[Extract provided]
Co-Curricular-Making Resources

kʷu limʼt p cyʕap - we are happy you have arrived

The purpose of this curricular site is to enhance educators’ professional knowledge and capacities towards curricular Indigenization. All materials and resources included on this site are publicly available.

We draw your attention to the Memorandum of Understanding on Educational Cooperation and Programming between UBC Okanagan and Okanagan Nation Alliance; and the Community Research Agreement between Okanagan Nation Alliance and Okanagan School of Education.

These agreements honor Indigenous Intellectual Property understood as Indigenous cultural information, knowledge, uses, and practices unique to the Community’s ways of life, maintained and established over Indigenous homelands and areas since time immemorial.

It is recognized that ONA is the governing body of the Syilx (Okanagan people) who have been the traditional territory holders of Okanagan lands from time immemorial. As the Syilx are the local territory holders, the ONA have asserted their responsibility for the well-being of Syilx people along with other diverse Indigenous peoples living on their traditional lands.  It is expected that the principles of ownership, control, access and possession of Indigenous intellectual property will be respected.

[Data excerpt]
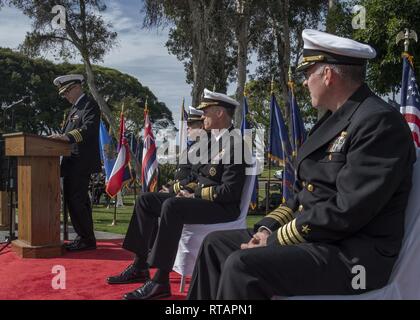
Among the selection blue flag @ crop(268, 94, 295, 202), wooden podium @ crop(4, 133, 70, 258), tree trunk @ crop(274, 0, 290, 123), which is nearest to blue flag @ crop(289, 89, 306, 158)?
blue flag @ crop(268, 94, 295, 202)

[Instruction A]
Summarize the co-curricular-making resources page in two sentences.
[Instruction B]
Answer these from the co-curricular-making resources page:
(i) What English phrase is given alongside "kʷu limʼt p cyʕap"?
(ii) Which two parties are named in the Community Research Agreement?
(iii) The ONA is recognized as the governing body of which people?

[Written reply A]
The site aims to strengthen educators' professional knowledge and capacities toward curricular Indigenization, and all of its materials and resources are publicly available. It points to agreements between UBC Okanagan, the Okanagan School of Education and the Okanagan Nation Alliance that honor Indigenous intellectual property, recognizing the ONA as the governing body of the Syilx and expecting the principles of ownership, control, access and possession to be respected.

[Written reply B]
(i) "we are happy you have arrived"
(ii) The Okanagan Nation Alliance and the Okanagan School of Education
(iii) The Syilx (Okanagan people)